My Time in Mexico’s Largest Immigration Detention Center

Nabbed at the airport, I was thrown into Mexico’s largest immigration detention center. There I learned from my fellow detainees about the terrible secrets and horrible violence of the Darién Gap, the global epicenter of the migrant crisis.

Migrants Cross Treacherous Darien Gap En Route To U.S. Border

Migrants trek through the perilous Darién Gap in search of economic and political safety in the United States. (Jonathan Alpeyrie / Bloomberg via Getty Images)


The first time I spoke with survivors of the Darién Gap, I was in jail in Mexico. It was July 2021, and I was serving a brief stint as the token gringa inmate in Siglo XXI, Mexico’s largest immigration detention center, located in the city of Tapachula, Chiapas, just west of the border with Guatemala.

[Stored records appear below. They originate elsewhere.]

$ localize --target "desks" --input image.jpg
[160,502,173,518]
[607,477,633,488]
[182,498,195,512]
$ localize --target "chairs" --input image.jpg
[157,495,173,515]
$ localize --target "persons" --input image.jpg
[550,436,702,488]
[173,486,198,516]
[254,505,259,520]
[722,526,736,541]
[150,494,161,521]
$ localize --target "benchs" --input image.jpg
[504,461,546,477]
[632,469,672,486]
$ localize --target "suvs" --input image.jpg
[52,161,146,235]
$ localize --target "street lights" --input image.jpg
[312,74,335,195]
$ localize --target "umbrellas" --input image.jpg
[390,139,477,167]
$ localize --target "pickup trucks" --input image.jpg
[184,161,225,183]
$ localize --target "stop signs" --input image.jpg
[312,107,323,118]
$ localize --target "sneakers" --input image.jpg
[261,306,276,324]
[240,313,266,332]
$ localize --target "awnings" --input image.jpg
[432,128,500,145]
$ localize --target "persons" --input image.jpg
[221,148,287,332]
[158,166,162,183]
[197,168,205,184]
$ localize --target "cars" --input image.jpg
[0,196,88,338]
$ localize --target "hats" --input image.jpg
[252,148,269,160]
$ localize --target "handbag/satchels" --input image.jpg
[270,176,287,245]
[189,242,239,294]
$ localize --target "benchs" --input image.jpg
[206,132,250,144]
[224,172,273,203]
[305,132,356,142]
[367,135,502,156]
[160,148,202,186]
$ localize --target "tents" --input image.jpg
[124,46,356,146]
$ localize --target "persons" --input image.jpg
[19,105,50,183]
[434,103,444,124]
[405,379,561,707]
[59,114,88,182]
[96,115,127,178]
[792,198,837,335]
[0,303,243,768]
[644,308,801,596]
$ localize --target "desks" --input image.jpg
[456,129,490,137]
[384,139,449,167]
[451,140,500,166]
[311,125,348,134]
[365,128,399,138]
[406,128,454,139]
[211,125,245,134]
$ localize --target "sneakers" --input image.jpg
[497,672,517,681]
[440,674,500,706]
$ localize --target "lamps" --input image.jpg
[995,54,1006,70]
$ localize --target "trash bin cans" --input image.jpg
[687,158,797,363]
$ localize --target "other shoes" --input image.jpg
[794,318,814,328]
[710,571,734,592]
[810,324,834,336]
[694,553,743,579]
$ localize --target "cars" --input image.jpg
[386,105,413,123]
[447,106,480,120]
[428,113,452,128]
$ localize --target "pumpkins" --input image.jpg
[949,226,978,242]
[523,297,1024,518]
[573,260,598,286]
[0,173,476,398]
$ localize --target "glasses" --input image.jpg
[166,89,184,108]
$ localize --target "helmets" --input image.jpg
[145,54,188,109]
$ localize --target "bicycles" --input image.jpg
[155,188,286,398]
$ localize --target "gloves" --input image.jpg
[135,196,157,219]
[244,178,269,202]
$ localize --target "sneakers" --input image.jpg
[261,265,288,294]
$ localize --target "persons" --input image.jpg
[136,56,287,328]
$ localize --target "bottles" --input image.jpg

Over two thousand kilometers to the southeast of Tapachula lies the Darién Gap, known in Spanish as el Tapón del Darién or “the Darién Plug”: a 106 kilometer stretch of territory that straddles Panama and Colombia and constitutes the only roadless interruption in the Pan-American Highway linking Alaska to the tip of Argentina. The Darién Gap encompasses a spectacularly hostile jungle that has in recent years become a mass migrant graveyard, as hundreds of thousands of refuge seekers from across the world are forced to contend with its horrors while pursuing the prospect of a better life in the United States, still some five thousand kilometers away.

With the blessing of the US government, the Tapachula jail was inaugurated in 2006 during the presidency of former Coca-Cola Mexico CEO Vicente Fox, whose administration had — with either witting or unwitting irony — bestowed the name “Siglo XXI” upon the facility, meaning “twenty-first century.” Having overstayed my Mexican visa during the coronavirus pandemic in 2020 and then relied on the fake-Mexican-entry-form-mongering services of an immigration official in Mexico City, I was nabbed at Tapachula airport while attempting to board a domestic flight and hauled off to Siglo XXI for a twenty-four-hour glimpse of a twenty-first-century border apparatus designed to thwart the movement of US-bound migrants.